Thursday, October 22, 2020

"UNISON calls on government to pull back from scrapping Union Learning Fund"


UNISON is calling on the government to pull back from its plan to scrap the Union Learning Fund in England, saying that the decision makes no sense.

The announcement that the fund would be scrapped came as the economy struggles to bounce back from the continuing COVID-19 pandemic, and as the Department of Education’s own findings revealed that the proportion of employers not providing any training at all increased from 34% in 2017 to 39% in 2019; and the proportion of employees not getting any training increased from 38% in 2017 to 40% in 2019.

In Scotland, Northern Ireland and Wales, the devolved governments remain supportive of the fund. So do employers in England – including Tesco, Heathrow, British Steel, Arla Foods and Müller Milk, who have already given support to the TUC-led campaign to defend union learning.

For 20 years, the fund has been getting working people into skills training they’d otherwise have no access to, with courses directly relevant to the workplace, tailored to workers and supported by funding from the government.

Workplace learning is a massive success. Not just for employers – 77% say that union learning has a positive impact – but for the economy too. It is a success that delivers a return of £12.30 for every pound invested.

Matthew Taylor, the chief executive of the Royal Society of Arts, Manufactures and Commerce, explained: “Lifelong learning has a key role to play in helping us close the UK’s productivity gap with our competitors. Workplace learning is a big part of this – and union learning has proven to be brilliantly effective.

EXCERPTED RECORDS:
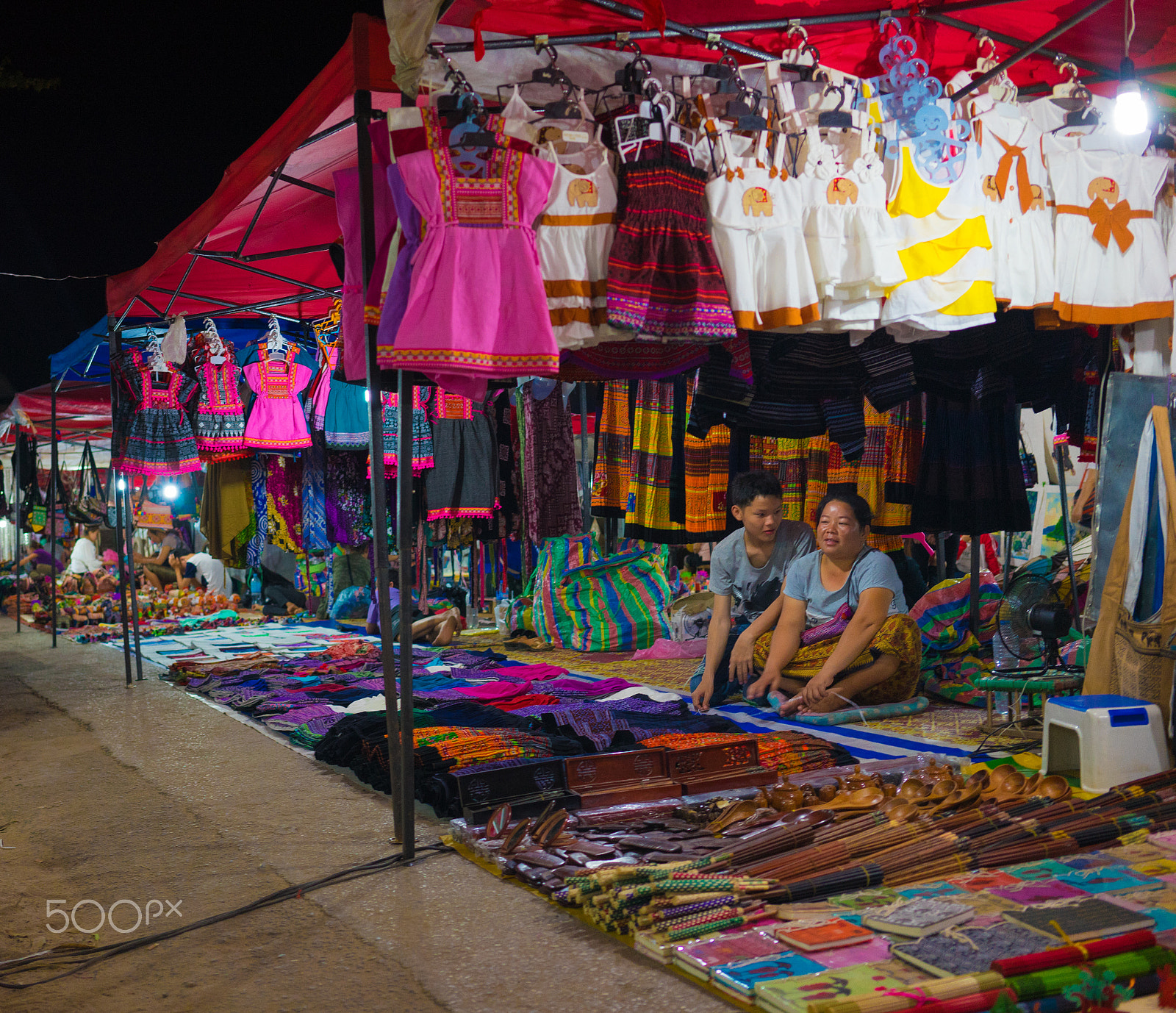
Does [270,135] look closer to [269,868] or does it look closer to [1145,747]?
[269,868]

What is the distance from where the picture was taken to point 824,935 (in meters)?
2.18

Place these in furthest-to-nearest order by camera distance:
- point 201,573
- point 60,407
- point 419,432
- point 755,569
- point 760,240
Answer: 1. point 201,573
2. point 60,407
3. point 419,432
4. point 755,569
5. point 760,240

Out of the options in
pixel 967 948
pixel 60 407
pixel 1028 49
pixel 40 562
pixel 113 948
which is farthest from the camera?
pixel 40 562

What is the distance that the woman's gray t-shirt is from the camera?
489 cm

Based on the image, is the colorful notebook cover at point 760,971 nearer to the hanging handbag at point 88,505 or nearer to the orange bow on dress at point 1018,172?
the orange bow on dress at point 1018,172

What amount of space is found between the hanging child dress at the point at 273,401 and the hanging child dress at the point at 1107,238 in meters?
5.99

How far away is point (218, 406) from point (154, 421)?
0.50 metres

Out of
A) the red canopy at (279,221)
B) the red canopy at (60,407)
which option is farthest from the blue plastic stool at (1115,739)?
the red canopy at (60,407)

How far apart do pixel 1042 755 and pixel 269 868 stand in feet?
8.61

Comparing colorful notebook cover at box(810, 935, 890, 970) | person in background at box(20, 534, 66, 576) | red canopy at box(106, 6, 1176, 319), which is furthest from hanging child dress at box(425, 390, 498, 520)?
person in background at box(20, 534, 66, 576)

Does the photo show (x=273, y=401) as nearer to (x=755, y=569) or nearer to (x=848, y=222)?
(x=755, y=569)

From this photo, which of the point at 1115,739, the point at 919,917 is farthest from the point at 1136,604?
the point at 919,917

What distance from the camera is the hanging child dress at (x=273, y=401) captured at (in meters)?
8.02

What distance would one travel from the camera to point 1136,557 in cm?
363
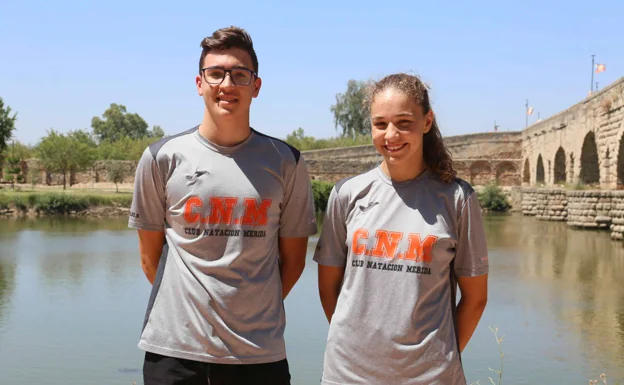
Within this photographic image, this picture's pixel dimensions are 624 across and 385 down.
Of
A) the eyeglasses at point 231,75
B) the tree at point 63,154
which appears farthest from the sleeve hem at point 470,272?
the tree at point 63,154

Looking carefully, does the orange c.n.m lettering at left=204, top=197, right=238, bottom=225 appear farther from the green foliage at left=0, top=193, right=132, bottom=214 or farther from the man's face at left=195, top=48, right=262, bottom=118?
the green foliage at left=0, top=193, right=132, bottom=214

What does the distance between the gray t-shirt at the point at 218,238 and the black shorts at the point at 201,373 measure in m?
0.03

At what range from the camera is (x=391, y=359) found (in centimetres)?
255

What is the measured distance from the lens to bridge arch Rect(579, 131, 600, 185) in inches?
991

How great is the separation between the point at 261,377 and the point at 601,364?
A: 17.5 ft

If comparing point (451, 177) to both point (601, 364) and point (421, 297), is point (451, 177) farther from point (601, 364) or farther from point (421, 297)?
point (601, 364)

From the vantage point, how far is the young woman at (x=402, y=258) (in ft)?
8.41

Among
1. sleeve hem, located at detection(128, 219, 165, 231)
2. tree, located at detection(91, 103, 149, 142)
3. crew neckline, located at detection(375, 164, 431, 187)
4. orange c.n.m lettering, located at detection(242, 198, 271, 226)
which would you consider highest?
tree, located at detection(91, 103, 149, 142)

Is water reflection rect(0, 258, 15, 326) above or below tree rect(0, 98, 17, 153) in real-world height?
below

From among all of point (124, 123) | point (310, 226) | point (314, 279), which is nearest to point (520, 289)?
point (314, 279)

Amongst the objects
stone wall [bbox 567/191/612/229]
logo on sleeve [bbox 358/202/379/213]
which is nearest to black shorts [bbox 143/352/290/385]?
logo on sleeve [bbox 358/202/379/213]

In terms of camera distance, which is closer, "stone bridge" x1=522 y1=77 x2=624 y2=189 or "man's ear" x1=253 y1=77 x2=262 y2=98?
"man's ear" x1=253 y1=77 x2=262 y2=98

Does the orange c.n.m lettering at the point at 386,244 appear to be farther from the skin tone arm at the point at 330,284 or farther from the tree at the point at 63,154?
the tree at the point at 63,154

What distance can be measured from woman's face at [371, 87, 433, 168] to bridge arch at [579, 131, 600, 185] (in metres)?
23.6
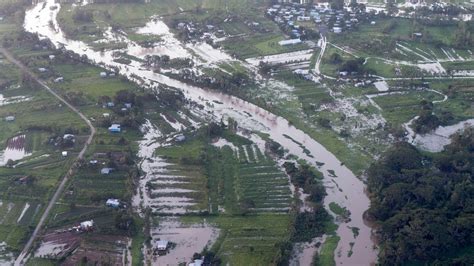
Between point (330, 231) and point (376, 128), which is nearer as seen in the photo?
point (330, 231)

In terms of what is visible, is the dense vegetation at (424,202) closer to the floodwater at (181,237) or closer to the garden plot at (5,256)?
the floodwater at (181,237)

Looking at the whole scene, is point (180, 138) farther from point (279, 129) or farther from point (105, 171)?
point (279, 129)

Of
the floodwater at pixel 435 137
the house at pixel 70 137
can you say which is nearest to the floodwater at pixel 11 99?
the house at pixel 70 137

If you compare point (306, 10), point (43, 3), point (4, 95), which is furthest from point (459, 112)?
point (43, 3)

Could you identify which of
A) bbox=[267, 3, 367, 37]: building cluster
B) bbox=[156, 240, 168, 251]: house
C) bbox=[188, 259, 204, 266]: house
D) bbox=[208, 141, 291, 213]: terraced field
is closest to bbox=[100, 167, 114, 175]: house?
bbox=[208, 141, 291, 213]: terraced field

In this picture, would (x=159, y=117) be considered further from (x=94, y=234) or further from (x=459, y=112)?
(x=459, y=112)

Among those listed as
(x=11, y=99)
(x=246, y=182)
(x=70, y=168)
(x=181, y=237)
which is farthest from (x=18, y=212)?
(x=11, y=99)
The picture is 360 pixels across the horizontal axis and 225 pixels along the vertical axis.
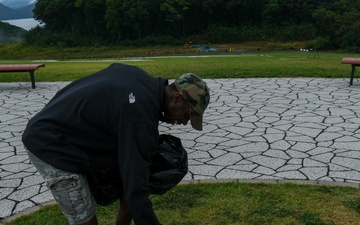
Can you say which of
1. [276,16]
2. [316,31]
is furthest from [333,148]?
[276,16]

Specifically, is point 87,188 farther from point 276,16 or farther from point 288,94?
point 276,16

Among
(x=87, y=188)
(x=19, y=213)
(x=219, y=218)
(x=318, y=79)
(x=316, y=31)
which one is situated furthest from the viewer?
(x=316, y=31)

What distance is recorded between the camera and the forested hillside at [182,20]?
200 ft

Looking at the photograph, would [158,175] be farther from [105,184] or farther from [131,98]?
[131,98]

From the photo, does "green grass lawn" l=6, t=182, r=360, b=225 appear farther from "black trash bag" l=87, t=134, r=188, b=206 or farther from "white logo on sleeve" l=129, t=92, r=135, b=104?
"white logo on sleeve" l=129, t=92, r=135, b=104

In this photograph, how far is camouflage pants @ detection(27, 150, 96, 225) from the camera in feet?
7.29

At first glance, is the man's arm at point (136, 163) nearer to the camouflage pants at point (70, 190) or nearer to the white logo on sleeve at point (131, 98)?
the white logo on sleeve at point (131, 98)

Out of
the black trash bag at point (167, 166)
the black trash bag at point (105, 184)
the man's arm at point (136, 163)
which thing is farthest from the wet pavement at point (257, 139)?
the man's arm at point (136, 163)

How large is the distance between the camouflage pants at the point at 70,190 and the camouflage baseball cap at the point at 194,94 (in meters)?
0.68

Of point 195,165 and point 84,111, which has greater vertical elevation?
point 84,111

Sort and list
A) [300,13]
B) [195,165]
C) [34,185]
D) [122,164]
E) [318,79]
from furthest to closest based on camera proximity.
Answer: [300,13], [318,79], [195,165], [34,185], [122,164]

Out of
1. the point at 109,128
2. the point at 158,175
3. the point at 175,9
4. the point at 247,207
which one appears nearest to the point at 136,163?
the point at 109,128

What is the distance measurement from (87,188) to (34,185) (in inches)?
100

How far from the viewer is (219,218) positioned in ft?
12.1
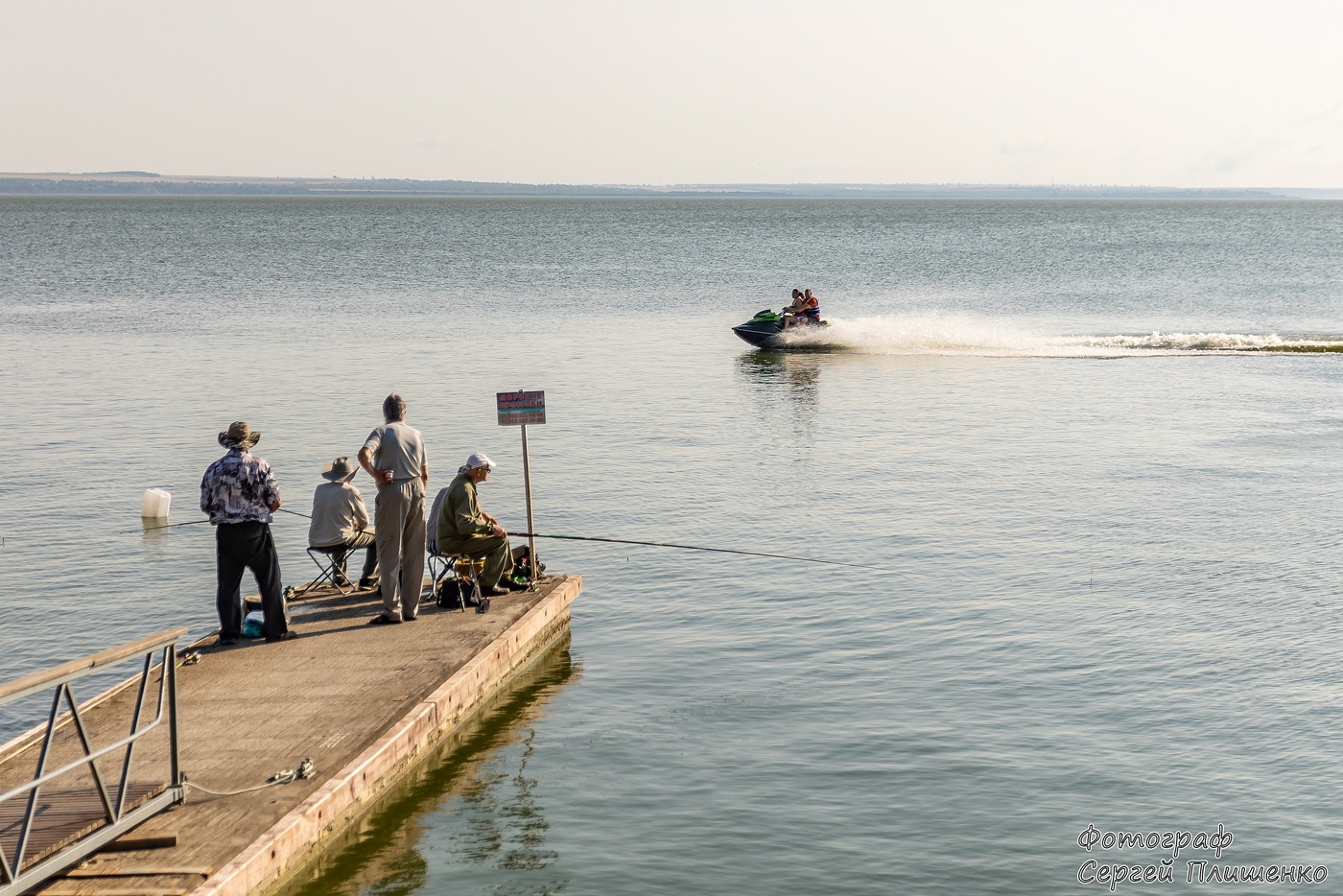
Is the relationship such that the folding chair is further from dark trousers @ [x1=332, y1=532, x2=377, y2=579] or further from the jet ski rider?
the jet ski rider

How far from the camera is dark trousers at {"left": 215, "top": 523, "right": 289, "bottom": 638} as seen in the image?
33.4 feet

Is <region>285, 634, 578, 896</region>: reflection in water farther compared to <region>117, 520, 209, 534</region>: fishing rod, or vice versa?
<region>117, 520, 209, 534</region>: fishing rod

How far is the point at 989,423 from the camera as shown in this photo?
81.0 ft

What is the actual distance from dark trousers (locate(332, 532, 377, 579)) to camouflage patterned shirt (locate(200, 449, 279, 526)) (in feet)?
6.56

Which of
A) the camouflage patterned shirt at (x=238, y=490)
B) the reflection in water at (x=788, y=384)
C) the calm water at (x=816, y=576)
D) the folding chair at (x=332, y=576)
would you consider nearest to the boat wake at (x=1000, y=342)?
the calm water at (x=816, y=576)

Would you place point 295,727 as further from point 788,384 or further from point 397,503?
point 788,384

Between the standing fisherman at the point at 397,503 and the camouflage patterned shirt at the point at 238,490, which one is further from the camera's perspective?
Result: the standing fisherman at the point at 397,503

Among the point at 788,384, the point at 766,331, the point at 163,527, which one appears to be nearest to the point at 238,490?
the point at 163,527

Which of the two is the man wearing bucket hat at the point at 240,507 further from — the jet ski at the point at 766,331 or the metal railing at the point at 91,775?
the jet ski at the point at 766,331

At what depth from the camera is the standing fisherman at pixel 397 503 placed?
35.2 feet

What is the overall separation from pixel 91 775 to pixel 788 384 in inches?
969

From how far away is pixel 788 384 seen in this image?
30750 mm

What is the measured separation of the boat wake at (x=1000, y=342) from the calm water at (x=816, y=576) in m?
0.20

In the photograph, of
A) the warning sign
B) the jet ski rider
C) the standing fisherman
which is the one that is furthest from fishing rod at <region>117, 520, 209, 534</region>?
the jet ski rider
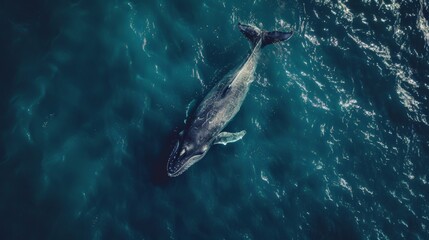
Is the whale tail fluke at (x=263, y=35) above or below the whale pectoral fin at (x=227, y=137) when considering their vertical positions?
above

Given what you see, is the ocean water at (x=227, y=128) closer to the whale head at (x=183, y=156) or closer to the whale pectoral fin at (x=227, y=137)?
the whale pectoral fin at (x=227, y=137)

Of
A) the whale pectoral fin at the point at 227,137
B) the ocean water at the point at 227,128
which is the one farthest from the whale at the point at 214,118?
the ocean water at the point at 227,128

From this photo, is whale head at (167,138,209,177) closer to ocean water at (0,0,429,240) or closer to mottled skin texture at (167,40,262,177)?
mottled skin texture at (167,40,262,177)

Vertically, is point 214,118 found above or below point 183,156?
above

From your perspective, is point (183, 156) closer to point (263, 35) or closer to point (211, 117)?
point (211, 117)

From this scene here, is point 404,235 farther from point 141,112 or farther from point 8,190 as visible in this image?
point 8,190

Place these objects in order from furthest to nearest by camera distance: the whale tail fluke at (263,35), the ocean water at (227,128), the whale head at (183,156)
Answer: the whale tail fluke at (263,35)
the ocean water at (227,128)
the whale head at (183,156)

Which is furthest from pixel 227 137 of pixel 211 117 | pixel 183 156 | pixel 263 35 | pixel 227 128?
pixel 263 35
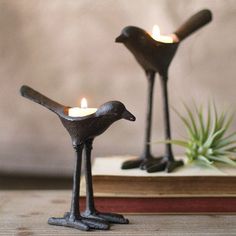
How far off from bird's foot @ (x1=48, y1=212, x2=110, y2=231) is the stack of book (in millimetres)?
68

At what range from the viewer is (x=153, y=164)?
0.87m

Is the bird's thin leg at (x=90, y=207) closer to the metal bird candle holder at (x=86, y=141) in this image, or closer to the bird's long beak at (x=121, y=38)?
the metal bird candle holder at (x=86, y=141)

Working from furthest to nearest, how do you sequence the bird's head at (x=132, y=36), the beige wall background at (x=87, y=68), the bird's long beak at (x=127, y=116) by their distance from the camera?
1. the beige wall background at (x=87, y=68)
2. the bird's head at (x=132, y=36)
3. the bird's long beak at (x=127, y=116)

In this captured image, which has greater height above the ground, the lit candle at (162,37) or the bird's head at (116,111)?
the lit candle at (162,37)

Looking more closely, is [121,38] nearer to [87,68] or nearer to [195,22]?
[195,22]

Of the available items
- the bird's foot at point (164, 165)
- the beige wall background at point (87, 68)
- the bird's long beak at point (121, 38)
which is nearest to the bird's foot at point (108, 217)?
the bird's foot at point (164, 165)

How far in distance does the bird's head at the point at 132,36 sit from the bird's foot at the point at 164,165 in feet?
0.69

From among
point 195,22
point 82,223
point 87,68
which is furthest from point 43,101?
point 87,68

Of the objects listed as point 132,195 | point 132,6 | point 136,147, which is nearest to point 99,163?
point 132,195

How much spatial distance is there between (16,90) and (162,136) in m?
0.39

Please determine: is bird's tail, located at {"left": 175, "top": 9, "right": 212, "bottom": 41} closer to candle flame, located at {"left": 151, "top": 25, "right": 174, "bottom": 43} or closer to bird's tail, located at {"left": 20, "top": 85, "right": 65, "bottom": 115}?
candle flame, located at {"left": 151, "top": 25, "right": 174, "bottom": 43}

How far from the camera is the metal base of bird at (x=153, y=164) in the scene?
0.85 meters

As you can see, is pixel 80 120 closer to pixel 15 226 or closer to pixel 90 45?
pixel 15 226

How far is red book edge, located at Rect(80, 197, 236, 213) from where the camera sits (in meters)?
0.81
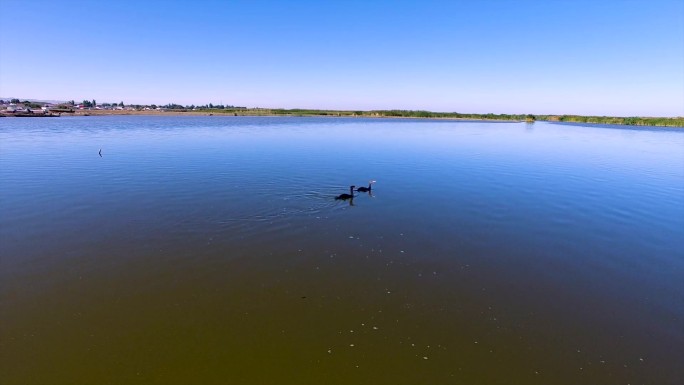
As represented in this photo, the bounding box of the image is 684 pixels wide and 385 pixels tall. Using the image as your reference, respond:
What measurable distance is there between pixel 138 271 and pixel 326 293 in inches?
212

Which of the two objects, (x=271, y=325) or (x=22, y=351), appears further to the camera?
(x=271, y=325)

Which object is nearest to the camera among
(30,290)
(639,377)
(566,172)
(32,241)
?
(639,377)

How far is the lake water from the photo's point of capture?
21.6 feet

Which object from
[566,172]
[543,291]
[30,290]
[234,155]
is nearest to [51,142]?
[234,155]

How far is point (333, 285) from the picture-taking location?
30.3 ft

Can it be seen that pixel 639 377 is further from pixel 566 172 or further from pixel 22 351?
pixel 566 172

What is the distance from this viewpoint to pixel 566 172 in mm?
26062

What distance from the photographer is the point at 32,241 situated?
11.2m

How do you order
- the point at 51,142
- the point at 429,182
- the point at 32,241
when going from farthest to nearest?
the point at 51,142
the point at 429,182
the point at 32,241

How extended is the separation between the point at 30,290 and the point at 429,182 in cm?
1906

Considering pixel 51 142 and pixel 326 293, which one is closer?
pixel 326 293

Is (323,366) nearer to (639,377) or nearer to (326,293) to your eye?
(326,293)

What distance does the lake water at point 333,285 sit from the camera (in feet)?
21.6

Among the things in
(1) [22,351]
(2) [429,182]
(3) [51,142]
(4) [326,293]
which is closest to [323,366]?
(4) [326,293]
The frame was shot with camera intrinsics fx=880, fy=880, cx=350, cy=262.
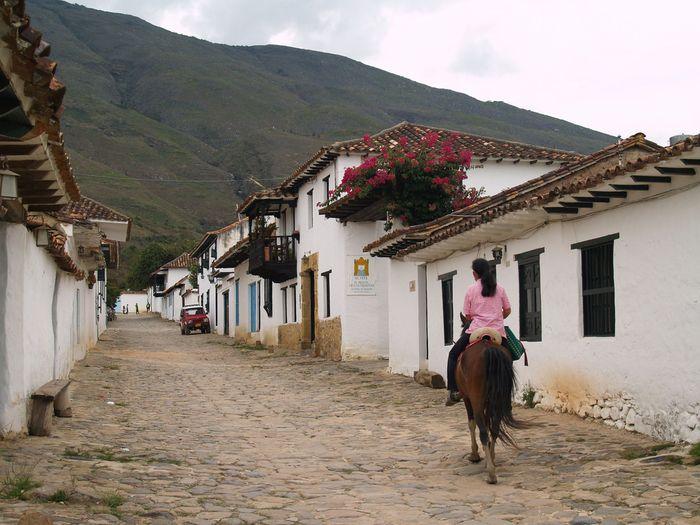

ACTION ITEM: Carry on the article about UNISON's opposition to scrapping the Union Learning Fund, starting right after its final sentence.

ANSWER TO THE PROBLEM:
“It’s a unique way of switching people onto learning that cannot be replaced. It depends on the trust and support of a workmate who has been trained as a specialist learning rep. If the funding goes it will be a tremendous loss, harming business and the economy just when training and skills are needed for our economic recovery.”

UNISON members who take part in skills training not only widen their own horizons but improve the public services that they deliver as well.

For example, in Newcastle City branch, union learning rep Linda Slasor and branch education co-ordinator Wendy Aitman have established learning zones across the city council, allowing many traditionally excluded workers to improve their IT skills.

Ms Aitman explains: “For the most part, the learners haven’t been on a computer before and might not even have used a mouse before, so we get them started so they can access things like our weekly update for members and the council’s update for staff – a lot of them have been fascinated to see their payslips online.”

From digital to diplomas, from maths to mental health, the workers getting our country through the pandemic deserve the opportunity to access education. Now’s the time to invest in learners in our NHS and our care homes, in our police forces and our schools, in our local communities and everywhere else – not to scrap a scheme that makes it all happen.

Roger McKenzie, UNISON assistant general secretary with responsibility for organising, said: “The Union Learning Fund has made a massive contribution to raising basic skills levels across the country and, through that, makes a massive economic contribution.

“It’s not all about pounds, shillings and pence though. Many UNISON members have been able to read a bedtime story to their children or grandchildren for the very first time because of the Union Learning Fund. The government needs to change its mind and continue funding this vital work.”

Teresa Donegan, head of learning and organising at UNISON, says: “UNISON has always had a proud tradition of providing learning opportunities for our members. The Union Learning Fund allowed us to extend our reach to non-members as well, meaning that we could help thousands more public services workers improve their skills and knowledge.

“In councils, schools, hospitals, call centres and universities – to name only a few of the plethora of workplaces the Union Learning Fund reaches – union members and non-members alike have benefited.

“Subjects as fundamental as English, maths and IT open doors that may have remained locked since a worker left school.”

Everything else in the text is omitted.